Rum mallarının satışıyla ilgili İtalya’da tutuklanan Kıbrıslı Türk Avukat Akan Kürşat, bugün Güney’e iade ediliyor.
Meselenin birçok boyutu var.
En sonunda söyleyeceğimizi en başında söyleyelim.
Bu karar hukuki değil, tamamen siyasi bir karardır.
Kıbrıs’ta iki toplum arasındaki ilişkileri zehirleyecek, son derece tehlikeli noktalar içermektedir.
Ada TV’ye konuk olan CTP Milletvekili Salahi Şahiner, bu davanın Akan Kürşat meselesi olmaktan ziyade Kıbrıs Türküne bir komplo, kumpas olduğunu dile getirdi.
Şahiner haksız değil.
Zira 74 önceki Rumların mallarının satışıyla ilgili sorunun çözüleceği yer aslında belli.
Ya Avrupa İnsan Hakları Mahkemesi tarafından da kabul edilen Taşınmaz Mal Komisyonu aracılığıyla bu mesele çözülecek.
Ya da Kıbrıs müzakerelerinde olası bir çözümle neticeye kavuşacak.
Öyle ya da böyle meselenin çözüm yolu belliyken tamamen KKTC yasalarına uygun olarak hareket eden bir avukat ya da herhangi bir vatandaş nasıl olur da böyle bir suçlamaya maruz kalabilir.
Şahiner’in anlattıklarına göre şu an tehlikede olan sadece Rum mallarının üzerinde tasarrufta bulunan Kıbrıslı Türkler değil.
Kuzey Kıbrıs Türk Cumhuriyeti’nde 74’ten önce Rum malı olan bir taşınmazı alan TC vatandaşları da tehlikede.
Çünkü şu an herhangi bir vatandaş 74’ten önce Rum malı olan bir yeri alıp kiraya verdiyse buradan bir gelir elde ediyorsa Rum yönetimi bunu suçlu addediyor.

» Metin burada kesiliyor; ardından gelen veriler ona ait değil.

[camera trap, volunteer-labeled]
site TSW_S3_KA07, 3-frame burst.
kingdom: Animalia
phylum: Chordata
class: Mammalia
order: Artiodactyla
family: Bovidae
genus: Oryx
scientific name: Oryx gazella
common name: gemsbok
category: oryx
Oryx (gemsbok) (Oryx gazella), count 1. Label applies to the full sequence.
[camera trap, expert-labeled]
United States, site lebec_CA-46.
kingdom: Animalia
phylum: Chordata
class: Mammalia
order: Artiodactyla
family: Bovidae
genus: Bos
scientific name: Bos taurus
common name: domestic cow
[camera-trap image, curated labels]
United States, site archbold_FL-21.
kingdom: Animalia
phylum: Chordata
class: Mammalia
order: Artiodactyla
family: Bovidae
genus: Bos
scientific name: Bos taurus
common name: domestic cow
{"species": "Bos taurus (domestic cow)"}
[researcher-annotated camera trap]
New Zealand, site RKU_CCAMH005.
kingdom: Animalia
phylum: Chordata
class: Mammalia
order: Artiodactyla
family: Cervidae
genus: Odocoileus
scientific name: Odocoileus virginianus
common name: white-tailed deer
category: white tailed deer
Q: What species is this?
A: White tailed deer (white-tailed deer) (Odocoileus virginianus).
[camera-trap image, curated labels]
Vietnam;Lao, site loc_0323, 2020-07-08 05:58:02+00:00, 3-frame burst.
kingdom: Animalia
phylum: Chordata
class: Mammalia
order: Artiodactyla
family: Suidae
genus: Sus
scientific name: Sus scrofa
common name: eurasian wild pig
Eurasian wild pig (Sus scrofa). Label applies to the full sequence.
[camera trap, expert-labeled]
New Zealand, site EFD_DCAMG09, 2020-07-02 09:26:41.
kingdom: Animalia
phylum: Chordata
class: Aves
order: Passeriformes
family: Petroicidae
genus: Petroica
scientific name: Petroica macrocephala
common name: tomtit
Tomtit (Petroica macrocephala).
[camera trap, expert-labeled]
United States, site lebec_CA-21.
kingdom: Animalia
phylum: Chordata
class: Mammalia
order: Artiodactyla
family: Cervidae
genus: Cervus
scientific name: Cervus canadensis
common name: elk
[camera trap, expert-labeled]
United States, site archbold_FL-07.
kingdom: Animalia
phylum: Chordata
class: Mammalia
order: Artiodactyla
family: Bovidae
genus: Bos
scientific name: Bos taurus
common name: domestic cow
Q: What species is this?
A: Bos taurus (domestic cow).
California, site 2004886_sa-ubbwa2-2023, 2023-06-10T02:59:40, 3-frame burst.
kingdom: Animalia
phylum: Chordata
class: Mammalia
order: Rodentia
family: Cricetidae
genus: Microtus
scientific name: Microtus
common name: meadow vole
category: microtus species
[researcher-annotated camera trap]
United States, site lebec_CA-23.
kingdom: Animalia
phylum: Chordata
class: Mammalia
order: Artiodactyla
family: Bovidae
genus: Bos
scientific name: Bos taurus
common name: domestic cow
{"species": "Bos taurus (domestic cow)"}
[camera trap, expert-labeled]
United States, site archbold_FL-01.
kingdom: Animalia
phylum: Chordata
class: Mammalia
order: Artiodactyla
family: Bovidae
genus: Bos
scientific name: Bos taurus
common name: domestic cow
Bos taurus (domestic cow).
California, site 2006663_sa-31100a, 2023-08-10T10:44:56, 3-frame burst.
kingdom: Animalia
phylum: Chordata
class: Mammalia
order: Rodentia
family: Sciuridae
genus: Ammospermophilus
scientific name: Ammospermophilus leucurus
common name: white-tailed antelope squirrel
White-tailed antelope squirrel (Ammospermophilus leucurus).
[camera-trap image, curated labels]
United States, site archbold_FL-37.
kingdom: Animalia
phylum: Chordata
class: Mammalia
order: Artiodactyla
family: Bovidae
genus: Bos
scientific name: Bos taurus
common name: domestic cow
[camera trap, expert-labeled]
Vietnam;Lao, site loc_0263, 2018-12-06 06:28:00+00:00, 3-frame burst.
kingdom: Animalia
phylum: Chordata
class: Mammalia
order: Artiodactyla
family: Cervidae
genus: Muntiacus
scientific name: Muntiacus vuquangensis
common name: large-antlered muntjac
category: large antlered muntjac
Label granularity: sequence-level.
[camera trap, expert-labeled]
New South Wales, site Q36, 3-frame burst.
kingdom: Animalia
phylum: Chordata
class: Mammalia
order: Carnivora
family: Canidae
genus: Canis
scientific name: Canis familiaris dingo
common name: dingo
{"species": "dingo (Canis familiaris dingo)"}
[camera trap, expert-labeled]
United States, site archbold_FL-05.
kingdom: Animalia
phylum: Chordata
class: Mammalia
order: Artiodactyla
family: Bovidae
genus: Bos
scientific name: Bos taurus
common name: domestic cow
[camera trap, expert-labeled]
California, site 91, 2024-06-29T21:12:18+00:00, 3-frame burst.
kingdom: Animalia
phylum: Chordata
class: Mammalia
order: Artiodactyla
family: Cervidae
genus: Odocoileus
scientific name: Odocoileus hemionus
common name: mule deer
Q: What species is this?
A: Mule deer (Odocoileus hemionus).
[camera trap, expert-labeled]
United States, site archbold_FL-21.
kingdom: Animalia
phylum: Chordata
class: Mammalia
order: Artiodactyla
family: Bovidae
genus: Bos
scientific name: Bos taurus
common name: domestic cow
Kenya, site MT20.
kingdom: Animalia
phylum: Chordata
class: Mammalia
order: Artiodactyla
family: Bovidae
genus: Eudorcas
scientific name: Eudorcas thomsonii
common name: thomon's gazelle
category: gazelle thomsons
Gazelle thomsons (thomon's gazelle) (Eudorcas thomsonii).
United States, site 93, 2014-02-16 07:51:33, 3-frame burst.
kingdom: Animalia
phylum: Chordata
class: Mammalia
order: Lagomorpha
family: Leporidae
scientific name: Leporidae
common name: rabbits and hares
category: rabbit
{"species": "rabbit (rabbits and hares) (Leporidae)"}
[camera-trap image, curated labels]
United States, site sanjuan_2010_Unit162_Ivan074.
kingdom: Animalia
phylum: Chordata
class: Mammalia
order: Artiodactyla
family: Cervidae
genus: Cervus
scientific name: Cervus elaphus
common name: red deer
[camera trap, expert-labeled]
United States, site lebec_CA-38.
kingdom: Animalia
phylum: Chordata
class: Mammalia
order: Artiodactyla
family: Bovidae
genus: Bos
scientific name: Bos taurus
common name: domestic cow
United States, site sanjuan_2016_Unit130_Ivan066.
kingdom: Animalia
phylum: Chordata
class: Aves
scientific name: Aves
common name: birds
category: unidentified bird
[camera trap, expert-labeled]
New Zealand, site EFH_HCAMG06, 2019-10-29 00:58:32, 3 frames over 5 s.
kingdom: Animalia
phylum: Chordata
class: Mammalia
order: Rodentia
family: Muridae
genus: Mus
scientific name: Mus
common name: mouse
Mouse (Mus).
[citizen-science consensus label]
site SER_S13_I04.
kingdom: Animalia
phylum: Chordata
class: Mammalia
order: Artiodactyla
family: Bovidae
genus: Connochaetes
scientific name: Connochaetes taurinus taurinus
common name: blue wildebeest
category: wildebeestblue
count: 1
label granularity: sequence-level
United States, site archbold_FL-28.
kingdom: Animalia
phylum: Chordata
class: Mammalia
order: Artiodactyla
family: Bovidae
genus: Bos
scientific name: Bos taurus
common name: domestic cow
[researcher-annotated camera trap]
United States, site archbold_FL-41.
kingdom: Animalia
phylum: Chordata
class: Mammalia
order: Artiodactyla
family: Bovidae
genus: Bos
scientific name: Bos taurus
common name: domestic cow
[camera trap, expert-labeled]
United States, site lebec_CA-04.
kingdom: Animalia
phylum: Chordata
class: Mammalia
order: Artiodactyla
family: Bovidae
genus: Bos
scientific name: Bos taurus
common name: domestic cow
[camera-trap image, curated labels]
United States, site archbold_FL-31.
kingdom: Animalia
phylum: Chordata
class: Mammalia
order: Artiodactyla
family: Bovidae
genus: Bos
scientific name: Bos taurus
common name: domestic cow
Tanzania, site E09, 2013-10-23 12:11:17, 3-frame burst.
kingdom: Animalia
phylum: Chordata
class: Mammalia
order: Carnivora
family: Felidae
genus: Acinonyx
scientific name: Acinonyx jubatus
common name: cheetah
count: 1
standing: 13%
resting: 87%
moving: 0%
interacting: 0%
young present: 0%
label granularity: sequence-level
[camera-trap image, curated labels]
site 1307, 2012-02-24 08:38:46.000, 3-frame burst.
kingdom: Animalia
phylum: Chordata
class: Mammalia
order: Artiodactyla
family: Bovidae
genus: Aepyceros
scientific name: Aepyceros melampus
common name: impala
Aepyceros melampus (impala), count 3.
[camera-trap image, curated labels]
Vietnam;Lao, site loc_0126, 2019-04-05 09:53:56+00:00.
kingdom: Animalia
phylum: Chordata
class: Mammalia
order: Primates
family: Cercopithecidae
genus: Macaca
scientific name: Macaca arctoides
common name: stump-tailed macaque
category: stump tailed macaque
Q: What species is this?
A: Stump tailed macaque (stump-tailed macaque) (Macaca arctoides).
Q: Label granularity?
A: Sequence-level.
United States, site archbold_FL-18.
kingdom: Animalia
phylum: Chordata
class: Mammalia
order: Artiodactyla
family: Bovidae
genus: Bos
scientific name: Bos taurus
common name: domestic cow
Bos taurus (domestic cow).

Kara para soruşturmasıyla işlem yapıyor.
Yarın öbür gün 74’ten önce Rum malı olan bir yerden bir TC vatandaşı gelip bir daire aldıysa, bundan bir kira geliri elde ediyorsa bu da bir şekilde Rum yönetiminin kayıtlarına girdiyse, o TC vatandaşı bir AB ülkesine girerken tutuklanabilir. Güney’e iade edilebilir
Rumların oynadığı bu tehlikeli oyun sadece Kıbrıs sorununda değil, tüm Doğu Akdeniz ve hatta Ege’de yumuşayan havayı zehirleyebilir.
O yüzden başta Avrupa Birliği olmak üzere Yunanistan ve Batı, Rum Yönetimi’nin sırtını sıvazlayıp cesaretlendirmekten vazgeçmelidir.
Aksi halde bu kriz kimsenin hayrına sonuçlanmaz. Buradan uyaralım. Bizden söylemesi.